Emerging Countries Lead World Steel Growth, Mr. Bada

World Steel Association’s chairman Hajime Bada said world steel demand regained sustainable growth path when the demand growth accelerates in Southeast Asia, India, Middle and Central America and Russia while Chinese economy shifts to stable growth. World steel demand was pushed by Chinese rapid growth while the demand was less than 800 million tonnes for more than 30 years through late 1990s. He expects another demand growth led by the emerging countries.

World apparent steel consumption reached 1.283 billion tonnes in 2010 topping 2007 record while the consumption decreased to 1.206 billion tonnes in 2008 and 1.134 billion tonnes in 2009 after continuous growth through 2007. Mr. Bada said worldsteel expects the consumption increases by 5.9% to 1.359 billion tonnes in 2011 from 2010 and by 6% to 1.441 billion tonnes in 2012 from 2011. He said the demand increases by 6.2% in 2011 and by 6.9% in 2012 in emerging countries while the demand growth in developed countries slows from 5.1% in 2011 to 3.8% in 2012.

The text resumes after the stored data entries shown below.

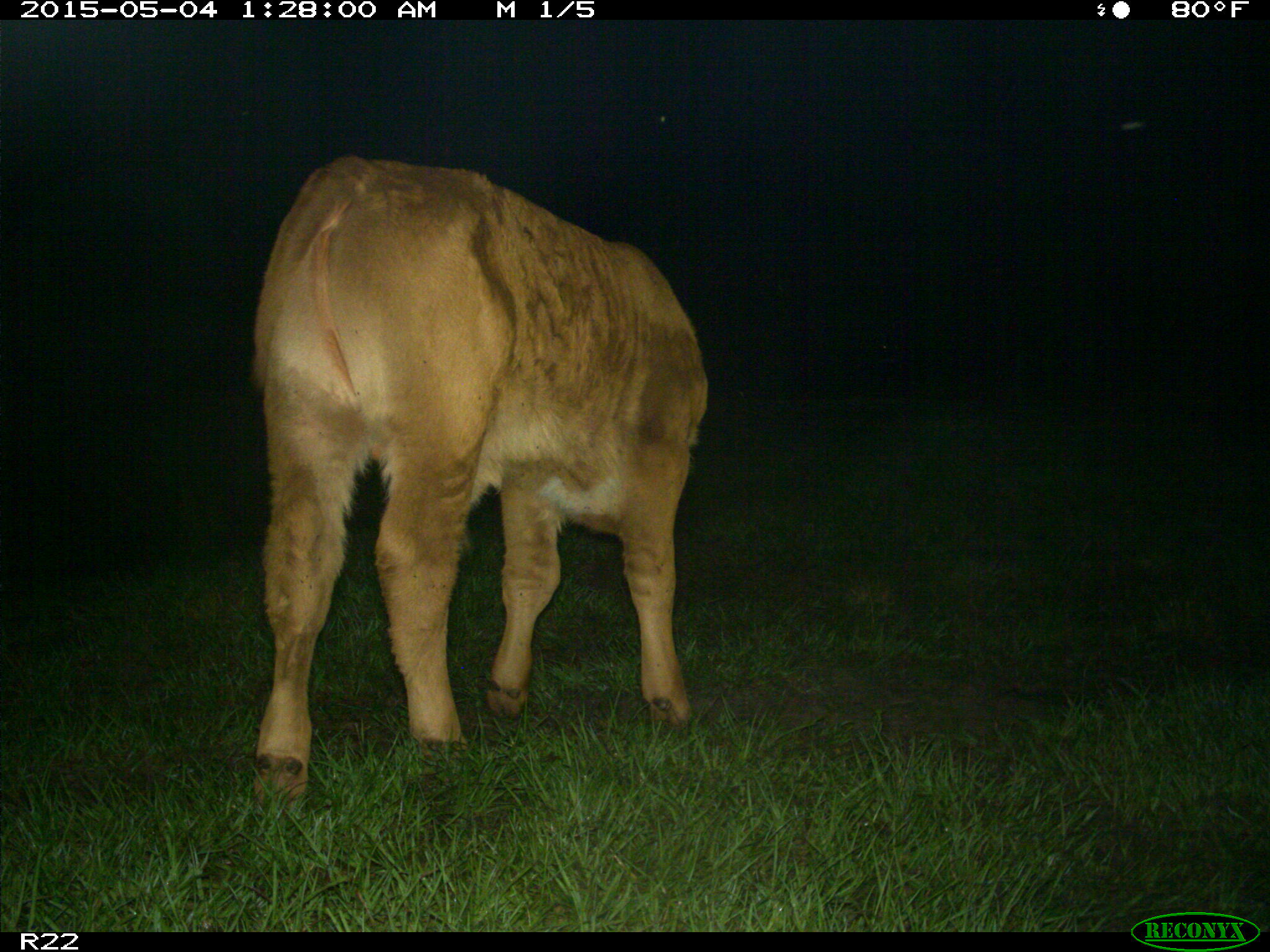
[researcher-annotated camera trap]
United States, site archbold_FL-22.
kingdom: Animalia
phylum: Chordata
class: Mammalia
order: Artiodactyla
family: Bovidae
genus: Bos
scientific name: Bos taurus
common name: domestic cow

Raw steel output in 64 countries increased by 7.3% to 630 million tonnes in January-May from same period of 2010. The output increased by 8.5% to 290 million tonnes in China and by 18.4% to 28 million tonnes in South Korea while Japanese output decreased by 0.1% to 45 million tonnes. Mr. Bada expects Asian steel supply will be balanced in long term despite of the temporarily oversupply when Asian apparent steel consumption will increase by 5-6% or annual 40-50 million tonnes. He expects Chinese government shuts down old inefficient steel making capacity while China has only few major expansion projects including Baosteel’s Zhanjiang project and Wuhan Steel’s Fangchenggang project. He expects Chinese supply balance improves through consolidation into major makers and scrap of old facility. He expects major expansion will finish after Hyundai Steel’s No.3 blast furnace while Asian integrated steel projects delay in Thailand, India and other Asian countries.

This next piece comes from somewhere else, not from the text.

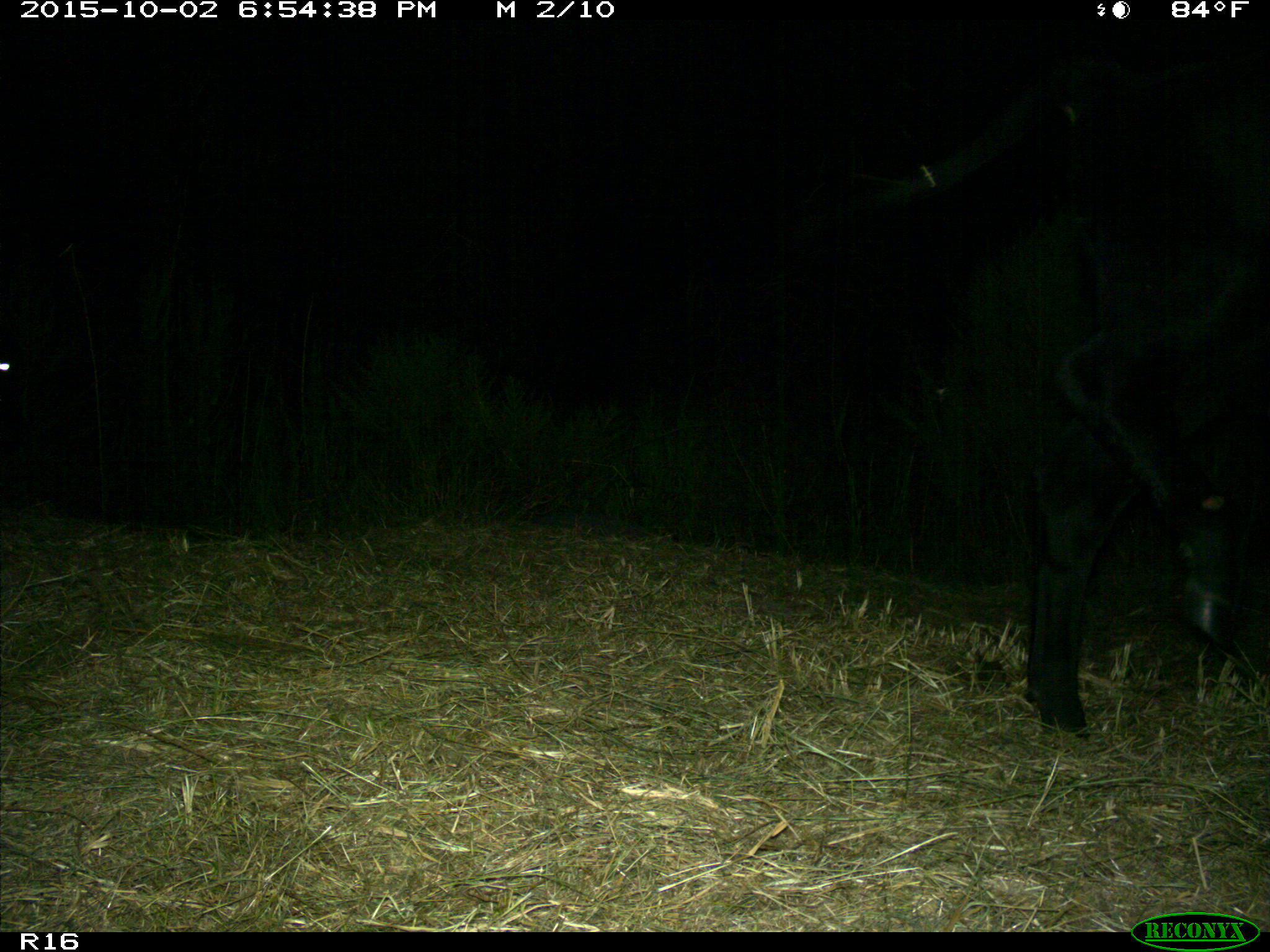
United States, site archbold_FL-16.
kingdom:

Raw materials issue is getting severe. Mr. Bada said quarterly pricing of raw materials reduced steel makers’ margin when steel makers cannot pass the higher cost on the selling price timely. He said worldsteel cannot intervene in the issue despite of the huge issue. The position is different in the member companies of worldsteel when some makers have equity in iron ore and coal and electric furnace steel makers focus on ferrous scrap market while other integrated steel makers suffered from higher iron ore and coal price.